§ **WHAT YOU NEED TO DO**
Each entry must be output once more without any change.

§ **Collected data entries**
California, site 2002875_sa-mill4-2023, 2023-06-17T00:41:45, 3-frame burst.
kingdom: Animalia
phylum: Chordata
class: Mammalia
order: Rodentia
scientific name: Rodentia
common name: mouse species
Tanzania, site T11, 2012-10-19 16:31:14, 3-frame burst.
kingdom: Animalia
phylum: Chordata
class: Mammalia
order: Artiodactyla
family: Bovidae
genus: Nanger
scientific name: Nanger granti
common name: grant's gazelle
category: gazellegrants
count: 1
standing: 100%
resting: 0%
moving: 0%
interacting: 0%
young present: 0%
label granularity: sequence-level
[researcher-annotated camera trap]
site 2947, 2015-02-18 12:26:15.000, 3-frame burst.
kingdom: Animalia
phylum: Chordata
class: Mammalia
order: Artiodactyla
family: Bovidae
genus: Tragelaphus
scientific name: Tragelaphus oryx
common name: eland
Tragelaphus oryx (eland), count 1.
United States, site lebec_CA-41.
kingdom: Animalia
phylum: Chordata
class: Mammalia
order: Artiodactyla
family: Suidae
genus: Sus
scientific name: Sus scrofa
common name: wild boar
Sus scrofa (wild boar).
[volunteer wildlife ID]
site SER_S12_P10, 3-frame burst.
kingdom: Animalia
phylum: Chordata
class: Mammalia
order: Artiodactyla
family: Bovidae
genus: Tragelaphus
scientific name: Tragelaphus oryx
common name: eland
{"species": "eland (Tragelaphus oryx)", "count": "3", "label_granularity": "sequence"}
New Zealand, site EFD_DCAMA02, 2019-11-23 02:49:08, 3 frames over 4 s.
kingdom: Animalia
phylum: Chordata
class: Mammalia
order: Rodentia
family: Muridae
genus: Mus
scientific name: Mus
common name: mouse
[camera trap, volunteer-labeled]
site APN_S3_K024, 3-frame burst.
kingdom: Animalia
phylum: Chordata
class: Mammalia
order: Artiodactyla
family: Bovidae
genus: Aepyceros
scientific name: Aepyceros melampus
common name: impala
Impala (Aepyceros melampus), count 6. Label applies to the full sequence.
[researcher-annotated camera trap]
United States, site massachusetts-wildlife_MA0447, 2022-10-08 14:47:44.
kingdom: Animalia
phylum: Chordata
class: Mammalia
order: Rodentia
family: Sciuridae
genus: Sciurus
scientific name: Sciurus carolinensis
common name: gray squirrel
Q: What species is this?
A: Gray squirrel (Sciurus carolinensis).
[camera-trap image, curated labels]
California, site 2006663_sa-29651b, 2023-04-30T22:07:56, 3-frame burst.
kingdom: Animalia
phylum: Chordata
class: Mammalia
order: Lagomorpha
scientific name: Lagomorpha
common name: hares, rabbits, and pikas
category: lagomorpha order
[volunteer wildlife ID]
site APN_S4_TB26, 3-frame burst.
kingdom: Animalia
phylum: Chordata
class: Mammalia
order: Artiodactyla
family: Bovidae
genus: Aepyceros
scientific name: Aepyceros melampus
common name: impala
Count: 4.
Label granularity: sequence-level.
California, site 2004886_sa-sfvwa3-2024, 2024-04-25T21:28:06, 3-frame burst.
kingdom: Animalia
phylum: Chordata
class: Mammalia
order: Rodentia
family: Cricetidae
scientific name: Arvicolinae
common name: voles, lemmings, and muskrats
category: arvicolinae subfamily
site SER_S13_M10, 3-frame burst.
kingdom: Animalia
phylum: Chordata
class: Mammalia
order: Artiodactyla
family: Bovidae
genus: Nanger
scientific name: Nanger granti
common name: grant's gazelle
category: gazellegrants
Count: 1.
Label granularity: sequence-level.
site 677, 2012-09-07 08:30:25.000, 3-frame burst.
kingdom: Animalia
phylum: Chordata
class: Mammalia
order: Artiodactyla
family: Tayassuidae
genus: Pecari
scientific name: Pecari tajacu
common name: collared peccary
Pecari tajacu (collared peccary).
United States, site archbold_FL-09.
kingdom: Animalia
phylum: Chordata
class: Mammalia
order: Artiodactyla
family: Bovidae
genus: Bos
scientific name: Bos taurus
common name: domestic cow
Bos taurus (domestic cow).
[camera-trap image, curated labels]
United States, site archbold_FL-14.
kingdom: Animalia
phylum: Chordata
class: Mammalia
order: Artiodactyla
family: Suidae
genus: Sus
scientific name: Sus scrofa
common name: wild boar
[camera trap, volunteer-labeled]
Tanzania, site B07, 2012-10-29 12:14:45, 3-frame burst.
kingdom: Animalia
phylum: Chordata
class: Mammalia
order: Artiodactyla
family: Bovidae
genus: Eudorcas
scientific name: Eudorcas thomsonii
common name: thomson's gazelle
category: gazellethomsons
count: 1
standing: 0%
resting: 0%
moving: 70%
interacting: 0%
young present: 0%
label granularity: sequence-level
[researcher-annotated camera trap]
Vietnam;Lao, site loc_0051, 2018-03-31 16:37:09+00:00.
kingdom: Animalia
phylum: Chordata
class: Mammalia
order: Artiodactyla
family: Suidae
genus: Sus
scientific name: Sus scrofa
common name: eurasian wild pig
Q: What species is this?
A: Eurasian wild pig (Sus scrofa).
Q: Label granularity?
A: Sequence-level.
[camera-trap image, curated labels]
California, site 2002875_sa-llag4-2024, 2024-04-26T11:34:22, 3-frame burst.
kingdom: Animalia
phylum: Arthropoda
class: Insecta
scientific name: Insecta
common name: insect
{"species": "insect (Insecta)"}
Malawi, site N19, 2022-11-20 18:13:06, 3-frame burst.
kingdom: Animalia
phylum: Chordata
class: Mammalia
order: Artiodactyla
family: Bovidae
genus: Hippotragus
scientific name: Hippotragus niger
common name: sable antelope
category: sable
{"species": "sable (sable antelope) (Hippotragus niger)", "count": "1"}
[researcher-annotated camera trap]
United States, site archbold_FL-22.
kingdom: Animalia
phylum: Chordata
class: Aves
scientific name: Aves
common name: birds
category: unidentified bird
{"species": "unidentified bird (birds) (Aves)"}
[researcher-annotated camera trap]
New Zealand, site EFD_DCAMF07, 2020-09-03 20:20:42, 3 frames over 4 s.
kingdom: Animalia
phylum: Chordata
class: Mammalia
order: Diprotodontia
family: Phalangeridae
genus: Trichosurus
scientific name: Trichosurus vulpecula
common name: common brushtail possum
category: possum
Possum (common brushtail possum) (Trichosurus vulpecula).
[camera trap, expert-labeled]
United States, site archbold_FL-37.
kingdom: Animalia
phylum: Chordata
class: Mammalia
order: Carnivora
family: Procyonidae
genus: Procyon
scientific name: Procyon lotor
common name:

§ **TASK RESPONSE**
California, site 2002875_sa-mill4-2023, 2023-06-17T00:41:45, 3-frame burst.
kingdom: Animalia
phylum: Chordata
class: Mammalia
order: Rodentia
scientific name: Rodentia
common name: mouse species
Tanzania, site T11, 2012-10-19 16:31:14, 3-frame burst.
kingdom: Animalia
phylum: Chordata
class: Mammalia
order: Artiodactyla
family: Bovidae
genus: Nanger
scientific name: Nanger granti
common name: grant's gazelle
category: gazellegrants
count: 1
standing: 100%
resting: 0%
moving: 0%
interacting: 0%
young present: 0%
label granularity: sequence-level
[researcher-annotated camera trap]
site 2947, 2015-02-18 12:26:15.000, 3-frame burst.
kingdom: Animalia
phylum: Chordata
class: Mammalia
order: Artiodactyla
family: Bovidae
genus: Tragelaphus
scientific name: Tragelaphus oryx
common name: eland
Tragelaphus oryx (eland), count 1.
United States, site lebec_CA-41.
kingdom: Animalia
phylum: Chordata
class: Mammalia
order: Artiodactyla
family: Suidae
genus: Sus
scientific name: Sus scrofa
common name: wild boar
Sus scrofa (wild boar).
[volunteer wildlife ID]
site SER_S12_P10, 3-frame burst.
kingdom: Animalia
phylum: Chordata
class: Mammalia
order: Artiodactyla
family: Bovidae
genus: Tragelaphus
scientific name: Tragelaphus oryx
common name: eland
{"species": "eland (Tragelaphus oryx)", "count": "3", "label_granularity": "sequence"}
New Zealand, site EFD_DCAMA02, 2019-11-23 02:49:08, 3 frames over 4 s.
kingdom: Animalia
phylum: Chordata
class: Mammalia
order: Rodentia
family: Muridae
genus: Mus
scientific name: Mus
common name: mouse
[camera trap, volunteer-labeled]
site APN_S3_K024, 3-frame burst.
kingdom: Animalia
phylum: Chordata
class: Mammalia
order: Artiodactyla
family: Bovidae
genus: Aepyceros
scientific name: Aepyceros melampus
common name: impala
Impala (Aepyceros melampus), count 6. Label applies to the full sequence.
[researcher-annotated camera trap]
United States, site massachusetts-wildlife_MA0447, 2022-10-08 14:47:44.
kingdom: Animalia
phylum: Chordata
class: Mammalia
order: Rodentia
family: Sciuridae
genus: Sciurus
scientific name: Sciurus carolinensis
common name: gray squirrel
Q: What species is this?
A: Gray squirrel (Sciurus carolinensis).
[camera-trap image, curated labels]
California, site 2006663_sa-29651b, 2023-04-30T22:07:56, 3-frame burst.
kingdom: Animalia
phylum: Chordata
class: Mammalia
order: Lagomorpha
scientific name: Lagomorpha
common name: hares, rabbits, and pikas
category: lagomorpha order
[volunteer wildlife ID]
site APN_S4_TB26, 3-frame burst.
kingdom: Animalia
phylum: Chordata
class: Mammalia
order: Artiodactyla
family: Bovidae
genus: Aepyceros
scientific name: Aepyceros melampus
common name: impala
Count: 4.
Label granularity: sequence-level.
California, site 2004886_sa-sfvwa3-2024, 2024-04-25T21:28:06, 3-frame burst.
kingdom: Animalia
phylum: Chordata
class: Mammalia
order: Rodentia
family: Cricetidae
scientific name: Arvicolinae
common name: voles, lemmings, and muskrats
category: arvicolinae subfamily
site SER_S13_M10, 3-frame burst.
kingdom: Animalia
phylum: Chordata
class: Mammalia
order: Artiodactyla
family: Bovidae
genus: Nanger
scientific name: Nanger granti
common name: grant's gazelle
category: gazellegrants
Count: 1.
Label granularity: sequence-level.
site 677, 2012-09-07 08:30:25.000, 3-frame burst.
kingdom: Animalia
phylum: Chordata
class: Mammalia
order: Artiodactyla
family: Tayassuidae
genus: Pecari
scientific name: Pecari tajacu
common name: collared peccary
Pecari tajacu (collared peccary).
United States, site archbold_FL-09.
kingdom: Animalia
phylum: Chordata
class: Mammalia
order: Artiodactyla
family: Bovidae
genus: Bos
scientific name: Bos taurus
common name: domestic cow
Bos taurus (domestic cow).
[camera-trap image, curated labels]
United States, site archbold_FL-14.
kingdom: Animalia
phylum: Chordata
class: Mammalia
order: Artiodactyla
family: Suidae
genus: Sus
scientific name: Sus scrofa
common name: wild boar
[camera trap, volunteer-labeled]
Tanzania, site B07, 2012-10-29 12:14:45, 3-frame burst.
kingdom: Animalia
phylum: Chordata
class: Mammalia
order: Artiodactyla
family: Bovidae
genus: Eudorcas
scientific name: Eudorcas thomsonii
common name: thomson's gazelle
category: gazellethomsons
count: 1
standing: 0%
resting: 0%
moving: 70%
interacting: 0%
young present: 0%
label granularity: sequence-level
[researcher-annotated camera trap]
Vietnam;Lao, site loc_0051, 2018-03-31 16:37:09+00:00.
kingdom: Animalia
phylum: Chordata
class: Mammalia
order: Artiodactyla
family: Suidae
genus: Sus
scientific name: Sus scrofa
common name: eurasian wild pig
Q: What species is this?
A: Eurasian wild pig (Sus scrofa).
Q: Label granularity?
A: Sequence-level.
[camera-trap image, curated labels]
California, site 2002875_sa-llag4-2024, 2024-04-26T11:34:22, 3-frame burst.
kingdom: Animalia
phylum: Arthropoda
class: Insecta
scientific name: Insecta
common name: insect
{"species": "insect (Insecta)"}
Malawi, site N19, 2022-11-20 18:13:06, 3-frame burst.
kingdom: Animalia
phylum: Chordata
class: Mammalia
order: Artiodactyla
family: Bovidae
genus: Hippotragus
scientific name: Hippotragus niger
common name: sable antelope
category: sable
{"species": "sable (sable antelope) (Hippotragus niger)", "count": "1"}
[researcher-annotated camera trap]
United States, site archbold_FL-22.
kingdom: Animalia
phylum: Chordata
class: Aves
scientific name: Aves
common name: birds
category: unidentified bird
{"species": "unidentified bird (birds) (Aves)"}
[researcher-annotated camera trap]
New Zealand, site EFD_DCAMF07, 2020-09-03 20:20:42, 3 frames over 4 s.
kingdom: Animalia
phylum: Chordata
class: Mammalia
order: Diprotodontia
family: Phalangeridae
genus: Trichosurus
scientific name: Trichosurus vulpecula
common name: common brushtail possum
category: possum
Possum (common brushtail possum) (Trichosurus vulpecula).
[camera trap, expert-labeled]
United States, site archbold_FL-37.
kingdom: Animalia
phylum: Chordata
class: Mammalia
order: Carnivora
family: Procyonidae
genus: Procyon
scientific name: Procyon lotor
common name:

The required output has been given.